Sivil toplum temsilcilerinin katıldığı ilk oturumda; sivil düzeyde ortaya konulabilecek faaliyetler, medya alanında yapılabilecek çalışmalar ve duyarlılık arttırıcı düşünceler ortaya konuldu. Mısır halkının içinde bulunduğu koşulların dünya halkları nezdinde daha iyi duyulması, Batılı ülke ve İslam dünyası liderlerinin darbeye karşıtı net tavır alması ve cuntanın uluslar arası desteğinin kesilmesi üzere yapılabilecek eylemler tartışıldı. Bu eylemler çerçevesinde büyük bir uluslar arası network kurularak dünya çapında sivil sesler yükseltilecek. Cuntanın zulmü altındaki halka destek amacıyla Mısır’a uluslar arası aktivistlerden oluşan gruplarca ziyaretler düzenlenmesi de alınan kararlar arasında.

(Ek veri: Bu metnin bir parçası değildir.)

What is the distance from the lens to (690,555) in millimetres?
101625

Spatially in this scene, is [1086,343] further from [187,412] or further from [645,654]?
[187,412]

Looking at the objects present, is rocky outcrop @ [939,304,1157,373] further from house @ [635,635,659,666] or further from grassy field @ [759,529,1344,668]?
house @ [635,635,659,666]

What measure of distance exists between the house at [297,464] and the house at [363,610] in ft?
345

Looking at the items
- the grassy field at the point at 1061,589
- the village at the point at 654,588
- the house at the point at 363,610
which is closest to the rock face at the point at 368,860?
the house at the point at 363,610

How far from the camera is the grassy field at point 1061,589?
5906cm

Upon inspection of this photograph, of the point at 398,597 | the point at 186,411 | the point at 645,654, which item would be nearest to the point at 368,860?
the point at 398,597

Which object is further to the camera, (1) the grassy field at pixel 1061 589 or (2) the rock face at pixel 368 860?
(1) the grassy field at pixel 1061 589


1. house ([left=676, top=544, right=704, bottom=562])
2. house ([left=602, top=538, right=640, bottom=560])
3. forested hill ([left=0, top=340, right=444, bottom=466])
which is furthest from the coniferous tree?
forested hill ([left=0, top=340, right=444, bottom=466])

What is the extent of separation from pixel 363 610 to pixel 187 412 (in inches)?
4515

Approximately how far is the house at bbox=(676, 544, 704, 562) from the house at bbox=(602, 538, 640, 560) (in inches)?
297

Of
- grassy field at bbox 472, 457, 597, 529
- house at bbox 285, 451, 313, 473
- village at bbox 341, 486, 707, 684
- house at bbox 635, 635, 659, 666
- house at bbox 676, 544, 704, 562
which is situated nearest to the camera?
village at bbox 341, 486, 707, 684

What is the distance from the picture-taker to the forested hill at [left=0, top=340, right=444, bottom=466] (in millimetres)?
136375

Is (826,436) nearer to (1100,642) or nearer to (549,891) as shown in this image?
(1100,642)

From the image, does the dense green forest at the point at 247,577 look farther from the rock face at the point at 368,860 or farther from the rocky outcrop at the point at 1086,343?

Hukukçulardan oluşan diğer oturum ise Mısır’da yaşanan ihlalleri uluslar arası hukuk mercilerine taşımak üzere yapılabilecek çalışmaları ele aldı. Bu çerçevede cunta liderlerini mahkum etmek, askeri darbeye desteğin önünü kesmek ve hak ihlallerini yargıya taşımak üzere komisyon oluşturuldu. Uluslararası hukukçulardan oluşacak bu komiteler delil toplama ve belgeleme çalışmalarının yanı sıra, Uluslar arası Ceza Mahkemesi başta olmak üzere uluslar arası yargı kurumlarına başvuruya kadar tüm hukuki süreçleri yürütecek. BM İnsan Hakları Konseyi’ni de harekete geçirecek olan hukukçular, Mısır’da darbe sürecinde yaşanan tüm ihlalleri belgelemek üzere geniş bir uluslar arası koalisyon olarak çalışacak.
Cuntanın hukuksuz yere gözaltına aldığı siyasi mahkumları ve sivilleri bulundukları cezaevlerinde ziyaret etmek, durumlarını anlamak ve vekaletlerini alarak hukuk mücadelelerini sürdürmek üzere uluslar arası hukukçular heyetinin önümüzdeki haftalarda Mısır’a gitmesi de kararlaştırıldı.
Mısır halkının gasp edilen hakları karşısında sessizliği bozacak olan bu girişim, tüm dünya halklarının bir Vicdan hareketi olarak faaliyetlerini sürdürecek.